I’m not saying that every prospect in the world will be clamoring to play one more season in a prep school, or finding an international club to play for in order to avoid college and hurting their draft stock (Karl-Anthony Towns was not supposed to be the top overall pick until he led Kentucky to one of the greatest winning streaks in college history), but this could start a slight trend.
More and more we may see players look to avoid college, especially those who have a lot to lose. If a prospect like Skal, with a slight frame and not much toughness down low, is expected to go No.1 or No. 2 overall, there’s no doubt that he’s trying to go straight to the league if possible. If he’s able to take the Thon Maker route, he’s doing it.
You can’t argue with millions of dollars, additional endorsements, and the fame that being a top pick gives you, as opposed to falling to the back of the first round and having to work that much harder to make others think you are as good as everyone once believed you were.
Labissiere, Stone, Diallo and Zimmerman became victims of a rule that we thought was mandatory to follow. However, with Maker managing to skip a year of college and still make it to the NBA higher than Labissiere and others, we could see a few prospects -- especially international ones -- looking for ways around that one college season every year.
That's not just bad for college basketball, but will hurt the NBA as well. For the sake of this discussion, let's assume Skal, Diallo, Zimmerman and Stone all turn out to be busts, and their draft day falls was NBA teams simply getting it right with their college evaluations.

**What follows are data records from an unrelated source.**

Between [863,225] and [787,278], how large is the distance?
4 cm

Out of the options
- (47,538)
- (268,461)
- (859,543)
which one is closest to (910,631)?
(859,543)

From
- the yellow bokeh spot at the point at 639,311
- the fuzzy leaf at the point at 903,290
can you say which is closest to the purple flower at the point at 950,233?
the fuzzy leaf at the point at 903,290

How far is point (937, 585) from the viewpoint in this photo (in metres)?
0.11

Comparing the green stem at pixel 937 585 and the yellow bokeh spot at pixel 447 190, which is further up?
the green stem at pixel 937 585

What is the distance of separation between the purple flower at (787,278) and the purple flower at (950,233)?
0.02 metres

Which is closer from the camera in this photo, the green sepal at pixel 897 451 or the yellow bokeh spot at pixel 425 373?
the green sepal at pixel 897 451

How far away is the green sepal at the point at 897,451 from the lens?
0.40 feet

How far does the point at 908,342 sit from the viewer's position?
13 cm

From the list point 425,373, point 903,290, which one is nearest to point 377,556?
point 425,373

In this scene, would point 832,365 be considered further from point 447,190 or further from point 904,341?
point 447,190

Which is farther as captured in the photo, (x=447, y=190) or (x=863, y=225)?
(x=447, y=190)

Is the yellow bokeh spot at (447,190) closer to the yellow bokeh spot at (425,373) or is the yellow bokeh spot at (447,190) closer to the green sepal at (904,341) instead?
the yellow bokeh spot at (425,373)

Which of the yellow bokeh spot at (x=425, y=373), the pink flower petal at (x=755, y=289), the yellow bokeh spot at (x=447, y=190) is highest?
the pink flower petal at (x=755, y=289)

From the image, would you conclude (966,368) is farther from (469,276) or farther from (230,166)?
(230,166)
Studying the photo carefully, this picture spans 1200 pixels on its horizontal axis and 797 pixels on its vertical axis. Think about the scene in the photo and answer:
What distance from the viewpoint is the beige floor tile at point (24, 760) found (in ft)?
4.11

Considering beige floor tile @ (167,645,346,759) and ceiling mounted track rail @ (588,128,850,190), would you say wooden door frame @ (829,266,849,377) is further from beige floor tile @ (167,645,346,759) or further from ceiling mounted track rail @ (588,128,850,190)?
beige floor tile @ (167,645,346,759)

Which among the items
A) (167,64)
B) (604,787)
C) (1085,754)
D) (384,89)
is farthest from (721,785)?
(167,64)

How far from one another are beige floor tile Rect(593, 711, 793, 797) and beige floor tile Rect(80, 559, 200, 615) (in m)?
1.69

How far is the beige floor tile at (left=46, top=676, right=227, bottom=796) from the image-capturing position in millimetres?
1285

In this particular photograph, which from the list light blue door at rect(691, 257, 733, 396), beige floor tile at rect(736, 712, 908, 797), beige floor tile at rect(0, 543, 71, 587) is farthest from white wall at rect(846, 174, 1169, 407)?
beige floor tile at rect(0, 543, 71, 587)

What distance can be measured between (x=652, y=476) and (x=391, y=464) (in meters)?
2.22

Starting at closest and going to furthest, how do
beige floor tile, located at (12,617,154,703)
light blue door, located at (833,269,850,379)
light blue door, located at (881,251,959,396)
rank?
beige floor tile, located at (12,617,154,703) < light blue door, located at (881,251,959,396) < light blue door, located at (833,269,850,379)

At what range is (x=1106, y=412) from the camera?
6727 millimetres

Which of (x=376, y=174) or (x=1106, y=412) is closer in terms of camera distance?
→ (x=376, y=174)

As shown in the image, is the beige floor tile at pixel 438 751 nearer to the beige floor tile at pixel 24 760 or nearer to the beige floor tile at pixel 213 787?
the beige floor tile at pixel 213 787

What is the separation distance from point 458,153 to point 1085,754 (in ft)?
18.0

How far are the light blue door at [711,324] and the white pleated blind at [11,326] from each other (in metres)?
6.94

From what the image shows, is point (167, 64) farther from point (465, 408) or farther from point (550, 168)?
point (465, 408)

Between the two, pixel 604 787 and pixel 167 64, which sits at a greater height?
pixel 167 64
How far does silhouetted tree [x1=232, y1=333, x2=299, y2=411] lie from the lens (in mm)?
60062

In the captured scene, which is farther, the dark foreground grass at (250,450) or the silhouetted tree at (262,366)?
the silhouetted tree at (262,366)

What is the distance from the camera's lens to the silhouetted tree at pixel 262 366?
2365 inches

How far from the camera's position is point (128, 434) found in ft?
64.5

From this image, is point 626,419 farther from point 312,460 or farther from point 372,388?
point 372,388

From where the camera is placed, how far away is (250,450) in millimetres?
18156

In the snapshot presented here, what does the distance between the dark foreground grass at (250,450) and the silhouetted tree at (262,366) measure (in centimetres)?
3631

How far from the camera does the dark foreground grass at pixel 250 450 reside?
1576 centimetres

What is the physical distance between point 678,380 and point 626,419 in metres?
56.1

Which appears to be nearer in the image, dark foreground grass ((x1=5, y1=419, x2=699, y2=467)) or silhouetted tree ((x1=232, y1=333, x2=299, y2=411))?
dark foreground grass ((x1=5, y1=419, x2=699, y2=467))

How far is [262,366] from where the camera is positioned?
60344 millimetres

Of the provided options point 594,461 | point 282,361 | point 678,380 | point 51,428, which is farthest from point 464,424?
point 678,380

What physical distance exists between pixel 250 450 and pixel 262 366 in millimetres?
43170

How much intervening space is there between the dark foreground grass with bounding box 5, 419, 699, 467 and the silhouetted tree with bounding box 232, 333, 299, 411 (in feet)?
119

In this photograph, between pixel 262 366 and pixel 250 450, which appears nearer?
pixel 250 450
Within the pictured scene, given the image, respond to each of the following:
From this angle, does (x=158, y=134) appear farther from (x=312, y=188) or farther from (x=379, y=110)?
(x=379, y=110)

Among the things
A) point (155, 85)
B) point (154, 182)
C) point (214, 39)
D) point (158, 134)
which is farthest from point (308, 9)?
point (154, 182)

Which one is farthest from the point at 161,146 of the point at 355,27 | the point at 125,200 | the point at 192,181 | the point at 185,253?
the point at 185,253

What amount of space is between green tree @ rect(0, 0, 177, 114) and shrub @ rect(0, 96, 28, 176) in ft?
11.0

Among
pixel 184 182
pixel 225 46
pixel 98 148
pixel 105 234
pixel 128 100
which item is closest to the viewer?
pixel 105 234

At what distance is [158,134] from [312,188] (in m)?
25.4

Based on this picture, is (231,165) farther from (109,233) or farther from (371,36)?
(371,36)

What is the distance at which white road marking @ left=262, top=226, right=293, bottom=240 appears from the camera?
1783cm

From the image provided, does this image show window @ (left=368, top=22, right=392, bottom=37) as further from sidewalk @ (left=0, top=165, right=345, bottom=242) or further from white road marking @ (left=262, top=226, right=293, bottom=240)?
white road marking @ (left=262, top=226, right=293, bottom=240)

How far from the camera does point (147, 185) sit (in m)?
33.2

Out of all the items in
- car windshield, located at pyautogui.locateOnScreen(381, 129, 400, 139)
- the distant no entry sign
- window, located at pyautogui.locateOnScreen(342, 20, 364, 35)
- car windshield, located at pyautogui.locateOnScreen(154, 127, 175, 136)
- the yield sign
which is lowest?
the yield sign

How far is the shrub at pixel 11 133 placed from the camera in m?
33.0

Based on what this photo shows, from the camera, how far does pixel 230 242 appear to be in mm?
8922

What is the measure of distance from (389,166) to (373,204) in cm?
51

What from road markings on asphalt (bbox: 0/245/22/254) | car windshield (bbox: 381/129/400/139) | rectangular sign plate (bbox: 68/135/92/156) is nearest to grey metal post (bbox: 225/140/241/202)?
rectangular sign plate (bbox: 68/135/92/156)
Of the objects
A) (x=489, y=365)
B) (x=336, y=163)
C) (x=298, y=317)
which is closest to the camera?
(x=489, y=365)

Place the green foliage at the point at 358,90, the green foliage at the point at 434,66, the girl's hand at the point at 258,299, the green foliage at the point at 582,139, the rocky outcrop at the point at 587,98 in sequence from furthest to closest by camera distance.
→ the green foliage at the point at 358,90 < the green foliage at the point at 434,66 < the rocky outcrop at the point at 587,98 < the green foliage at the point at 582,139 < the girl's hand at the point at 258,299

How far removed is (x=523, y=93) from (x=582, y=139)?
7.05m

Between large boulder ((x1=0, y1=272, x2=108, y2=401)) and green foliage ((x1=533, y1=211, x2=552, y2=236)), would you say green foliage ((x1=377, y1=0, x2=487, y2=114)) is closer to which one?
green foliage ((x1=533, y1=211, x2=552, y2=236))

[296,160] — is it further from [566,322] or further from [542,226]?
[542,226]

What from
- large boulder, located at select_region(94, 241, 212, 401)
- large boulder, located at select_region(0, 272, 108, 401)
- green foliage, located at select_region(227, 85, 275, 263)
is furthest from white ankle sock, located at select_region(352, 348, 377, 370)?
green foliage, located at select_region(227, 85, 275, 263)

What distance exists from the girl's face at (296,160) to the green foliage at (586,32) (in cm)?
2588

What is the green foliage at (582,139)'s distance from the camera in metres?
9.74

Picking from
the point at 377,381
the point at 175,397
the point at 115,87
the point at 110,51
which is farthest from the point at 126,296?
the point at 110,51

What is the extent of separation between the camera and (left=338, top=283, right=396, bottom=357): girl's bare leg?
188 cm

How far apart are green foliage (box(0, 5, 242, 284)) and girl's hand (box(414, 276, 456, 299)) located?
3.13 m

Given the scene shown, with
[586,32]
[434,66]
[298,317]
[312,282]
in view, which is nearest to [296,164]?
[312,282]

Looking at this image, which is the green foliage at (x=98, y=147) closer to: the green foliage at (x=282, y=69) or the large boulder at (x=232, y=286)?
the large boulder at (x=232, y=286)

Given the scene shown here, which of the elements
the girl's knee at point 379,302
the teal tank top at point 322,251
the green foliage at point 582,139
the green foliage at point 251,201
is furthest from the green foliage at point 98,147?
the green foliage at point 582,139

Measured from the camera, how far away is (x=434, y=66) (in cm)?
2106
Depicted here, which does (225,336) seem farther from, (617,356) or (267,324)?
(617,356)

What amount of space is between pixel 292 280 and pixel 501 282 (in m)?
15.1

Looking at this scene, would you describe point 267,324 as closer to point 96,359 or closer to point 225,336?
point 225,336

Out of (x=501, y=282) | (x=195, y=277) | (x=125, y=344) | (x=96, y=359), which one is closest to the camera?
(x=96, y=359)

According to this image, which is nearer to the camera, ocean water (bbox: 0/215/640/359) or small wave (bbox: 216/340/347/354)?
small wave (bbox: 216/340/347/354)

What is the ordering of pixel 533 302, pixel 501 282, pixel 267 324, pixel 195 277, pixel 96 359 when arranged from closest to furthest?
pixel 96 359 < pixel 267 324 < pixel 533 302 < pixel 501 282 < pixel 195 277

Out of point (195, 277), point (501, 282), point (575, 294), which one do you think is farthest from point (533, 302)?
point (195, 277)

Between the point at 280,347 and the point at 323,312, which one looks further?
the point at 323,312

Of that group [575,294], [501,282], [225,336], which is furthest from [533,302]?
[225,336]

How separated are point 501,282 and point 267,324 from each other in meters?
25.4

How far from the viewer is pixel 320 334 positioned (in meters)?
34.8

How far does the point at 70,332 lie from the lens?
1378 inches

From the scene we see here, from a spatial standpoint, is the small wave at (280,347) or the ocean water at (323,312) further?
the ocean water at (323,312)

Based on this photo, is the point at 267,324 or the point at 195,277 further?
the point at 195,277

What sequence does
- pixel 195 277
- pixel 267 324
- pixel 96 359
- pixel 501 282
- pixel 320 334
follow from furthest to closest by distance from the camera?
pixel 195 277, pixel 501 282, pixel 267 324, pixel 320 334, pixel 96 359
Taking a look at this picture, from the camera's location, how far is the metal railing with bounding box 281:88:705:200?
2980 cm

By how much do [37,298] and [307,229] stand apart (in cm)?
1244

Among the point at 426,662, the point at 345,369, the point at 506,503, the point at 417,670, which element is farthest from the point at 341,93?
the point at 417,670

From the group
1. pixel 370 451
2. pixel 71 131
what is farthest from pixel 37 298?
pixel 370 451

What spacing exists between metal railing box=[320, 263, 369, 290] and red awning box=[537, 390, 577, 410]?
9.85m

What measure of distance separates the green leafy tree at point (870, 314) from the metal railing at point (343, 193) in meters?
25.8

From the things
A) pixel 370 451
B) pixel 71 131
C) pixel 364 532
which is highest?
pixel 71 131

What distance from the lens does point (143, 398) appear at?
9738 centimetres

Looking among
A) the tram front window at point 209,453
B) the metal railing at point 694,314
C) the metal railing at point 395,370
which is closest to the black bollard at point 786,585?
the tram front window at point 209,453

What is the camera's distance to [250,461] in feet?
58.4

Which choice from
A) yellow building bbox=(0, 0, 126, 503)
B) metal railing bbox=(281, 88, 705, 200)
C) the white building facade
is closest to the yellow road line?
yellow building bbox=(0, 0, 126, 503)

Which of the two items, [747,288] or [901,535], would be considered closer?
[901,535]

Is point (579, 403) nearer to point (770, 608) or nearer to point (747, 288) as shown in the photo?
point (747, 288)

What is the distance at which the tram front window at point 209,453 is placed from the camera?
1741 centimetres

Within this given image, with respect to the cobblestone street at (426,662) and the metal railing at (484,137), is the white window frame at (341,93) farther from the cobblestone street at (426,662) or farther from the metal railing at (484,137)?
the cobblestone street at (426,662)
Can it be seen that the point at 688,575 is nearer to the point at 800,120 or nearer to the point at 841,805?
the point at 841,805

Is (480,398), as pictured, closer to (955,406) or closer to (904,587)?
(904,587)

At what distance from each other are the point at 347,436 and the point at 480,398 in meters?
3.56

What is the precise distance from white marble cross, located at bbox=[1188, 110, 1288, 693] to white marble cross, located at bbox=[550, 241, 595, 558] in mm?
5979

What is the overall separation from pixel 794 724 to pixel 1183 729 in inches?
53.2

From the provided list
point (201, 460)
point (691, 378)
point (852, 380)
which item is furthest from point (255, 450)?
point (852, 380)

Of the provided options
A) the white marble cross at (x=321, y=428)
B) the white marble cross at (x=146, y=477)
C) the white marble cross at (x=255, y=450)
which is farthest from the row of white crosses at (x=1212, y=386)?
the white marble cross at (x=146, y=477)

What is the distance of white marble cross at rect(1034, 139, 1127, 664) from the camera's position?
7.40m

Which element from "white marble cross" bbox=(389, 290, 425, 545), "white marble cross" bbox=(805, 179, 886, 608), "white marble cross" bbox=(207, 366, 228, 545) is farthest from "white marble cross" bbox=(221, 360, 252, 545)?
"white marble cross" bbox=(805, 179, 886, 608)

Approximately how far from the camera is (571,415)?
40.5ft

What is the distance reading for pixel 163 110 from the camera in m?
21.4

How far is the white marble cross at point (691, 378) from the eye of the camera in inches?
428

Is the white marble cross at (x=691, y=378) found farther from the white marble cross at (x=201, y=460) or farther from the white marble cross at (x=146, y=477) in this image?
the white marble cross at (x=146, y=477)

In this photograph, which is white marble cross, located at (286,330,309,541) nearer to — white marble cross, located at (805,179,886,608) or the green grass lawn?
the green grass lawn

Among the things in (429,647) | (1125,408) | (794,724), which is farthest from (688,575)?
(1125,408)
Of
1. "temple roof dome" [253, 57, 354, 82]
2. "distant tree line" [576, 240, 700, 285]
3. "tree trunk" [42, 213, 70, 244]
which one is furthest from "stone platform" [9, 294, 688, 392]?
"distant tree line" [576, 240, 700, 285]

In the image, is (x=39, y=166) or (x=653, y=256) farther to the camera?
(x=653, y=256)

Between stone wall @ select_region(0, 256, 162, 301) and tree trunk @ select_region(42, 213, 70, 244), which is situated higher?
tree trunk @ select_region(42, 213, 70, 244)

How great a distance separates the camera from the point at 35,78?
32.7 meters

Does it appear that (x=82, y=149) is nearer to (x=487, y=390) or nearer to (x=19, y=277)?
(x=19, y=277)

Now, what if those guys skipped college altogether and played overseas or for a prep team? Do we see them suddenly going high in the first round, possibly even the lottery because teams were unable to evaluate them against high-level talent, just as Maker avoided.
See the issue? Now NBA teams are suddenly being forced to take chances on guys like Thon, Diallo and Skal high in the draft without an accurate evaluation for them, which undoubtedly leads to more busts and wasted premium draft picks.
Thursday was easily Calipari's most enduring draft
You could make a good argument for this year's draft being the worst showing for UK under Cal, at least in terms of where various Wildcats were projected to go vs how far they fell.
Maybe Thon ends up being worth the 10th overall pick, and maybe Skal ends up being the 28th-best player out of this draft, but even if true, reaching said conclusion is much less likely to occur if Skal skips college, which may help him go 10th or 11th instead.
Some might also question what that means for Kentucky, a program that is currently thriving on a one-and-done philosophy, but no one should be too worried. Like I said before, we’re not going to see every single prospect looking to avoid college.
There are great values to college that help a player. His game improves, he matures, and depending on the coach, he also becomes a much better person. Calipari has done an outstanding job "raising" his players at Kentucky, both on and off the floor. He’s still going to get a ton of five-star prospects to come to Kentucky, although he might lose one or two every few seasons to that loophole.
As we go forward, it will be interesting to see how this is handled. Will more players look to skip college? Will the NBA and the NCAA work to close the loophole? Will Maker fail to pan out, causing this idea of avoiding college to die out?
It’s certainly going to make for an interesting storyline as we watch Skal and Maker develop, and see who actually turns out to be the better pro.